The bus involved in the accident was a Scania that had entered into circulation in July 2000.  According to the Polish operator of the tour, it had passed a technical inspection in Germany three weeks prior to the accident without question.  It is not known if the bus was equipped with a speed-reduction system; similar recently built vehicles have been designed with a backup system, either electromagnetic or hydraulic, in addition to the usual brakes.

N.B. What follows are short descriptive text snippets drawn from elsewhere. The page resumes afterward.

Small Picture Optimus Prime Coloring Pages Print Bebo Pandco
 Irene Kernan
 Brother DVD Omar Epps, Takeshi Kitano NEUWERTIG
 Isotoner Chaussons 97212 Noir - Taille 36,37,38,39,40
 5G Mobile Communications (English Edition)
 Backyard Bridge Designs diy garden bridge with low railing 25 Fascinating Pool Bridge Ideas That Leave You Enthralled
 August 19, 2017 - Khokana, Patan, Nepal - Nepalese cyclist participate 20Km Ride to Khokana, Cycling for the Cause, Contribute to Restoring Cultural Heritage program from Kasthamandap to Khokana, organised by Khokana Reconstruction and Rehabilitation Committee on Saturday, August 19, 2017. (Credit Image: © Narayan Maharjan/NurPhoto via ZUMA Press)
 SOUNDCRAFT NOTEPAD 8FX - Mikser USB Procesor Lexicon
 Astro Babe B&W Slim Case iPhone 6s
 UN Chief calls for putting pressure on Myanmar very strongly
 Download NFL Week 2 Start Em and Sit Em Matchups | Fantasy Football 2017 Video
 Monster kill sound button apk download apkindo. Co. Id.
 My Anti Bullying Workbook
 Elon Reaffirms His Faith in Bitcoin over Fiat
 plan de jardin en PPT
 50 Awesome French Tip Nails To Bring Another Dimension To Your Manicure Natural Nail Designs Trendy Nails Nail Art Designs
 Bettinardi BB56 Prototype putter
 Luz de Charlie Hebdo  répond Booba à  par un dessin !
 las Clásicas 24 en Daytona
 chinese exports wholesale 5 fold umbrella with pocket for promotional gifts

Motorists who were following the bus during its descent indicated that the brake lights appeared to be working normally.  Other drivers, however, indicated that they had seen sparks coming from the undercarriage, suggesting that the brakes may have indeed failed.  In addition, a survivor said in her testimony that the driver had warned passengers during the descent, crying out that the brakes had gone; she also said that just before this she had heard something crack under the bus.

Aftermath

At a press conference on July 25, Prime Minister Fillon announced that additional restrictions along the roadway would immediately be planned.  Flashing signs were to be installed, as were speed bumps as high as the former signs at the location.  At the end of September special gantries were also to have been placed, preventing the entry of vehicles over a certain height.  A barrier was also planned, containing a magnetic card designed to recognize only certain service vehicles that are authorized to use the road.  By January, 2008, no gantries had been placed at the site, and only a few of the signs were ready for use.  Furthermore, there was a good deal of evidence that unauthorized vehicles still used the road.

The gantries were inaugurated in July 2008.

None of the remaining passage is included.